Oliver Chace - Manufacturing Career and Legacy

Manufacturing Career and Legacy

As a young man, Chace worked as a carpenter for Samuel Slater, who established of the first successful textile mill in the Americas at Pawtucket, Rhode Island in 1793. In 1806 Chace eventually started his own textile mill in Swansea, Massachusetts and then the Troy Cotton & Woolen Manufactory in 1813 in Fall River, Massachusetts and the Pocasset Manufacturing Company in 1821, also at Fall River. He later acquired and reorganized the Valley Falls Company in Valley Falls, Rhode Island in 1839.

The Valley Falls Company would eventually acquire the Albion Mills, Tar-Kiln Factory in Burrillville, Manville Mills in Rhode Island, and Moodus Cotton Factory in Connecticut.

Oliver Chace's sons would also be involved in the textile industry of Fall River, Massachusetts and Valley Falls, Rhode Island, as well as other locations in the area.

He was also the father-in-law of Elizabeth Buffum Chace, a noted 19th century activist in the Anti-Slavery, Women's Rights, and Prison Reform Movements.

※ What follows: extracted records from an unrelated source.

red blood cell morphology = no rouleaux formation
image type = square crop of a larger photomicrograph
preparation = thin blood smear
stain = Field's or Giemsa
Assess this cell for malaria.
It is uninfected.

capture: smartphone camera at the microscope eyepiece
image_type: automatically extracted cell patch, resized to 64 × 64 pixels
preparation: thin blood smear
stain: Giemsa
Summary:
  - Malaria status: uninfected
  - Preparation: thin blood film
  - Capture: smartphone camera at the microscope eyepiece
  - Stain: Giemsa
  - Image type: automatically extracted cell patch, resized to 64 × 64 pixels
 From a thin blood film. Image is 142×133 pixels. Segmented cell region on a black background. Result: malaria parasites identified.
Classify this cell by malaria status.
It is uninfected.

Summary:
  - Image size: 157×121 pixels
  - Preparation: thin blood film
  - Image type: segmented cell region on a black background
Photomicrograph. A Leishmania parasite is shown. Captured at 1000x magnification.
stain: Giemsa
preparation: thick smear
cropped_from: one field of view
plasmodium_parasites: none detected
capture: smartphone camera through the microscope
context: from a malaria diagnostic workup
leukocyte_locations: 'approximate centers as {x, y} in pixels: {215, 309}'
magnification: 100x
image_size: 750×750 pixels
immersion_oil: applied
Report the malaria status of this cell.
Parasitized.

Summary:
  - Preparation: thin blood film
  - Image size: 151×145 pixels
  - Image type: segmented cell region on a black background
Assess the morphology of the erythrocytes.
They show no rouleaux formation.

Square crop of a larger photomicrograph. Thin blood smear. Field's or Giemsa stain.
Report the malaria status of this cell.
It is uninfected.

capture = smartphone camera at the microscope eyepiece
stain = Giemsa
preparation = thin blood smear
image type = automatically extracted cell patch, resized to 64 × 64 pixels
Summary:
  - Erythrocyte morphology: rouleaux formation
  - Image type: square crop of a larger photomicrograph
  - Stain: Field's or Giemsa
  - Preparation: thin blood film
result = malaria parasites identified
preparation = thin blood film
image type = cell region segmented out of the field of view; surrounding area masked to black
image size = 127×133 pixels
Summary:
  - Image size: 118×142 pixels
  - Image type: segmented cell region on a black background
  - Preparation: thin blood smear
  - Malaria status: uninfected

Oliver Chace died in on May 21, 1852 and was buried in the Old Quaker Burial Ground in Providence on Olive Street. In 1929, the Valley Falls Company, and others would combine with the Berkshire Manufacturing Company of Adams, Massachusetts to become Berkshire Fine Spinning Associates. In 1955, Berkshire Fine Spinning Associates would merge with Hathaway Manufacturing Company of New Bedford, Massachusetts to become Berkshire Hathaway, the company acquired by investor Warren Buffett in 1965.

Oliver Chace's great-great-great-grandson, Malcom Greene Chace III, remained a director of Berkshire Hathaway until 2007, when he was replaced by Susan Decker.